Problems to solve>
A. Reproduce the passage about Co and his aircraft word for word, from "Co resigned from" up to and including "Philippine budget process.".
B. Extend the passage about Co and his aircraft, picking up after its final sentence.

Text passage>
□ □ □ □ □ □ □

One especially controversial discovery was Co’s private fleet of aircraft: at least 13 planes and helicopters registered to companies linked to him, including a Gulfstream G350 executive jet and multiple AgustaWestland helicopters. The size of the fleet outstripped that of the Philippine Coast Guard, provoking public outrage and symbolising the stark disparity between public needs and private luxury.

As investigations intensified, some aircraft tied to Co were flown to Singapore and Malaysia, seemingly in an attempt to move them out of reach of Philippine authorities. However, the Civil Aviation Authority of the Philippines, working with anti-money laundering agencies, blocked the deregistration of these aircraft. Under international aviation law, planes cannot be re-registered abroad without formal deregistration in their home country, which effectively froze their legal transfer and resale value.

Co resigned from Congress citing “grave threats” to his safety and denied the accusations, while leaving the country on the pretext of medical treatment. His current whereabouts remain unclear, and authorities have requested Interpol assistance. The scandal has fed public anger over systemic corruption and triggered renewed calls for transparency in the Philippine budget process.

□ □ □ □ □ □ □

Extracted entries>
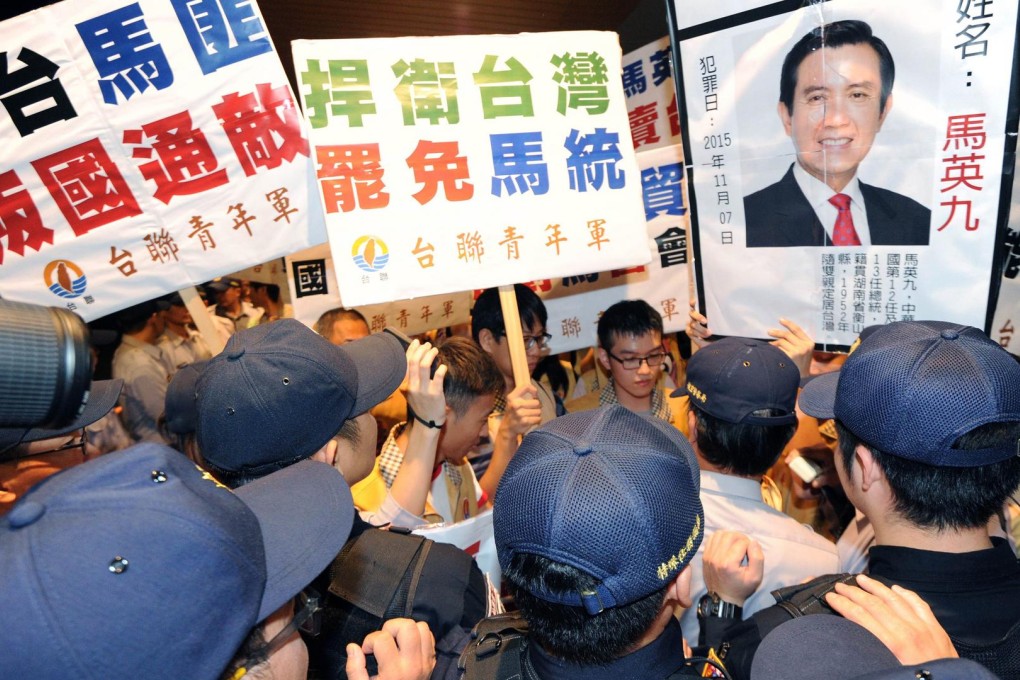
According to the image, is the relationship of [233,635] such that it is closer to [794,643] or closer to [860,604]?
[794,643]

□ □ □ □ □ □ □

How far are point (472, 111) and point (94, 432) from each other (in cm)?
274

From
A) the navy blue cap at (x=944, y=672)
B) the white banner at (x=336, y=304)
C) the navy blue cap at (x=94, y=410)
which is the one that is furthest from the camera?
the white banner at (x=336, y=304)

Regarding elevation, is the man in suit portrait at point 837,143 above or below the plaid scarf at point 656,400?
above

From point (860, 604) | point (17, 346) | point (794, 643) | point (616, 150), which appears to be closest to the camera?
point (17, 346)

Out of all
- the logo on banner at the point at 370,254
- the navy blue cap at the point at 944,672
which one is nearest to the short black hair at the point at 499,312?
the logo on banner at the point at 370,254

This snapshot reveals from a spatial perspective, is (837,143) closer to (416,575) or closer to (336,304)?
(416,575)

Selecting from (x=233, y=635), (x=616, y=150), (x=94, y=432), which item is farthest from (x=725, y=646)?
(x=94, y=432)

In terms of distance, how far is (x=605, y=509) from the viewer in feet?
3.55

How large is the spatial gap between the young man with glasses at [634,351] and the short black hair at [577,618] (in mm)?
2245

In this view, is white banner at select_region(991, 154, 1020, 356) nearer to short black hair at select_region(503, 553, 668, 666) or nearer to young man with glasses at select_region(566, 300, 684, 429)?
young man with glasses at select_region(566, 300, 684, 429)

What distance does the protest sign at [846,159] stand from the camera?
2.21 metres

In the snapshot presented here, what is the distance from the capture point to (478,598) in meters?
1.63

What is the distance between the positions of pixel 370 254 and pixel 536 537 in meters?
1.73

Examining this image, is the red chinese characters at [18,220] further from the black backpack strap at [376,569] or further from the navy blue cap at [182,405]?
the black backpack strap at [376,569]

□ □ □ □ □ □ □

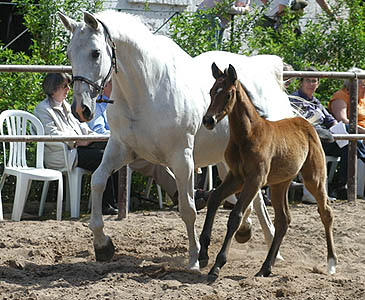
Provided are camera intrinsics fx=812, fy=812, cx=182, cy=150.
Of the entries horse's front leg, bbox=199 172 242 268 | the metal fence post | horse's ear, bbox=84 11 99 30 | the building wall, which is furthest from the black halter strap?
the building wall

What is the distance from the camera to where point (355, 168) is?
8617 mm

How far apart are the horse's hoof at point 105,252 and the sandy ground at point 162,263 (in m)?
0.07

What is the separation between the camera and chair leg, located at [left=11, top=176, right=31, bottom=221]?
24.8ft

□ □ □ □ □ □ □

Written responses>
A.
Co resigned from Congress citing “grave threats” to his safety and denied the accusations, while leaving the country on the pretext of medical treatment. His current whereabouts remain unclear, and authorities have requested Interpol assistance. The scandal has fed public anger over systemic corruption and triggered renewed calls for transparency in the Philippine budget process.

B.
Political Accountability in Malaysia: The Support Letter Controversy


In Malaysia, a smaller but symbolically significant episode of political controversy unfolded when Shamsul Iskandar Mohd Akin, a senior political secretary to the prime minister, resigned following revelations that he had issued a letter of support for certain contractors bidding on a hospital project. The letter, which named specific companies and was seen as an attempt to influence procurement, sparked criticism from opposition politicians and the public.

Prime Minister Anwar Ibrahim confirmed in parliament that he had reprimanded a political secretary for issuing such a letter and reiterated that the government’s policy was to avoid any form of endorsement in public tenders. At most, he said, an official could write “please review” when forwarding documents, but could not recommend specific companies.

Shamsul stated that he stepped down to avoid damaging the government’s image and to defend himself outside the constraints of office. While the sums involved were nowhere near the astronomical figures in the Vietnamese and Philippine cases, the controversy underscored growing sensitivity to conflicts of interest and the use of political influence in public contracting. It also showed that even relatively small acts of perceived favoritism can carry significant political cost in a region increasingly aware of corruption’s broader social impact.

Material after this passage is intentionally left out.